Wherever the label is attached close to a hydrophobic surface pocket, conformations that place the label inside the pocket might be particularly stable. Such a fixed conformation would give a very different distance distribution than models assuming a flexible spin label. Identifying such a pocket would be key to correctly interpreting PELDOR data and avoiding “identifying” a conformational change where none occurred. As a possible solution to this problem, mtsslWizard sums the number of atoms that reside outside the vdW cutoff of a non-clashing conformation but are still within a 4.5 Å sphere around the same label conformation. We then use the number of these contacts as a surrogate for fit to the protein surface. The conformation with the highest number of such contacts is flagged as a “snuggly fit”, as are all those conformations that have at least 75% of this maximum value (see Spa15 example, below). The “snuggly fit” algorithm is only activated when the program runs with the thoroughness set to “painstaking” since otherwise the conformational space is not sampled well enough for this feature to work properly. We would like to stress that the “snuggly fit” algorithm merely flags up possibilities for the scientist to further investigate.

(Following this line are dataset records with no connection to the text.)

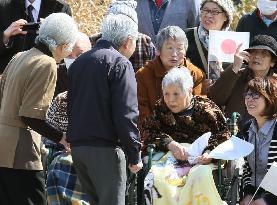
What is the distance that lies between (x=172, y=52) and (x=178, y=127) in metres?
0.80

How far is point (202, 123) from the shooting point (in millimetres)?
6438

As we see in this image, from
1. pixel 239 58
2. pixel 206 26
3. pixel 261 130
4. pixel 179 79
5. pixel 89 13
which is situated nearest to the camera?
pixel 261 130

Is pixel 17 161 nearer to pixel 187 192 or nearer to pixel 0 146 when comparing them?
pixel 0 146

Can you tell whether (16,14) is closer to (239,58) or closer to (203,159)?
(239,58)

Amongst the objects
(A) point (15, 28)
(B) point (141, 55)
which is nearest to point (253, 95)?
(B) point (141, 55)

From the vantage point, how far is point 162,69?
6.99 meters

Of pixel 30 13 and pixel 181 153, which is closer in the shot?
pixel 181 153

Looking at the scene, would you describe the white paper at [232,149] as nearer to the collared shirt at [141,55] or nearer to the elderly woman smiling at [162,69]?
the elderly woman smiling at [162,69]

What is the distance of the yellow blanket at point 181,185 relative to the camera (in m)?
5.88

MtsslWizard was initially designed as a tool to assist in the selection of labeling sites for PELDOR experiments. The program gives the user an immediate idea if a planed labeling site is too occluded for the attachment of MTSSL and if the distance between two planed labeling positions will fall into the PELDOR window of 15–80 Å. Furthermore, we found that the program is very useful to interpret PELDOR data if two or more models for a protein structure are available. In this case, a comparison of the experimental distance distributions with the in silico data can often help to decide which of the available models shows the best agreement with the experimental data.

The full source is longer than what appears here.